Designing Culture Intentionally
Building intentional culture is not about imposing a set of rules on your organization. It’s about being explicit about what you believe, making it visible, and then holding yourselves - starting with leadership - accountable to it.
The process involves four interconnected actions:
Design: Explore the culture you want with genuine input from your team, not just leadership. What shared beliefs already exist? What behaviours do you want to amplify? What do you want to be true about this company that isn’t fully true yet?
Define: Officially articulate the culture through your values, your norms, your stated expectations for how people treat each other and do their work. Write it down. Make it specific. Vague culture statements are just as ineffective as vague values.
Demonstrate: Model the culture at every level of leadership. This is non-negotiable. Culture that leadership doesn’t visibly live is culture that employees won’t believe in.
Demand and Display: Set clear expectations throughout the organization, hold people accountable to them, and make the culture visible - in how you celebrate wins, how you handle mistakes, and how you onboard new team members.
What Culture Touches
Culture is not a standalone initiative. It influences and is influenced by every part of how your organization operates:
Communication: How information flows, how decisions are explained, how feedback is given and received.
Performance: What gets recognized and rewarded, how issues are addressed, what’s expected of high performers.
Team approach: How people collaborate, how conflict is navigated, what ‘good’ looks like on a team.
Atmosphere: The feel of the environment - remote or in-person - and whether it enables people to do their best work.
Org structure: Whether structures enable or inhibit the behaviours your culture is trying to promote.

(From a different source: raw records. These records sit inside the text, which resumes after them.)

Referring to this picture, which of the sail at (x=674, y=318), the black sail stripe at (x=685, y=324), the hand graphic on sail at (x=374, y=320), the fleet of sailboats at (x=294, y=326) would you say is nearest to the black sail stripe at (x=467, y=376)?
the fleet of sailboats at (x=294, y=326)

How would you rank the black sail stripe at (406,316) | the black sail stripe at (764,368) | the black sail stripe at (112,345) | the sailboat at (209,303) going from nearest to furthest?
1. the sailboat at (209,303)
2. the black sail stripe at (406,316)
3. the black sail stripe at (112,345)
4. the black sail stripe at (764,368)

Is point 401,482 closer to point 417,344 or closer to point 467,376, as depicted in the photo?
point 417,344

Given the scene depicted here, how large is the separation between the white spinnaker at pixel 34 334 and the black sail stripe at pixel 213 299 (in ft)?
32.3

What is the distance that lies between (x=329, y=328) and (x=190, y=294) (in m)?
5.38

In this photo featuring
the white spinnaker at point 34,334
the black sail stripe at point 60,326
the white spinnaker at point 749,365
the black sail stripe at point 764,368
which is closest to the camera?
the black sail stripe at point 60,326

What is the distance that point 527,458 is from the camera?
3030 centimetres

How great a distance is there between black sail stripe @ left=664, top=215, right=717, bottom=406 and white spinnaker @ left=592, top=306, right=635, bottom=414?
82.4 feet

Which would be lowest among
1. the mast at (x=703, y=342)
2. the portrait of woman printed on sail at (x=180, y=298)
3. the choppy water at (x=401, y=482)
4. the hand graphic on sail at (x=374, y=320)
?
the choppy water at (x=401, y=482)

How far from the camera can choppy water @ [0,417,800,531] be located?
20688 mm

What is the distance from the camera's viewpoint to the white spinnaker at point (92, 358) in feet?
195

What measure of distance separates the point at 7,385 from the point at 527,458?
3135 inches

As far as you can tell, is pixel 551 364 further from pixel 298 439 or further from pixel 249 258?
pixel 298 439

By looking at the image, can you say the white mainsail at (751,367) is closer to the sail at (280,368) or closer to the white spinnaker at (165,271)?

A company that says it values collaboration but is structured in a way that siloes information and creates internal competition has a culture problem no amount of values work will fix. In cases like these, structural change will be required. Culture and operations are connected. You cannot change one without attending to the other. This is a critical element some organization's don't realize, with culture often residing in Human Resources/People teams with little to no connection to business operations teams or processes. To me, that's like saying 'smell and taste are separate" - clearly there is influence and impact between the two!
When Culture Needs to Transform
As a company grows and changes, continual check-ins should occur. Ongoing tweaks are normal and ensure health and resilience for your culture and team. It is very typical for a company to grow to a point where what worked in past is no longer functional today. What was great for 10 people can be chaotic for 100. What worked well for one team in one office doesn't translate to a diverse, remote workforce. Values that were previously understood and comfortable in one scenario (smaller, localized team) may need to be redefined (e.g. after a merger or scaling hiring).
Cultural transformation can be one of the most challenging things a company can undertake - but certainly one of the most important. It requires honest assessment of what’s not working, clear articulation of what you’re building toward, a deliberate rollout and communications plan, and consistent leadership accountability over time.
It also requires accepting some people will not make the transition. When culture shifts meaningfully, some staff may find that the organization they joined is no longer the one they’re working in. Some will embrace that change. Others won’t. The loss of team members who were a strong fit with the old culture but not new one is a natural part of the process, not a failure. Holding onto the wrong people in service of continuity is how cultural transformation stalls.
But overall, if done well, cultural transformation doesn’t just fix problems - it creates a stronger, more aligned organization with greater capacity for sustained growth. The investment is significant. So is the return.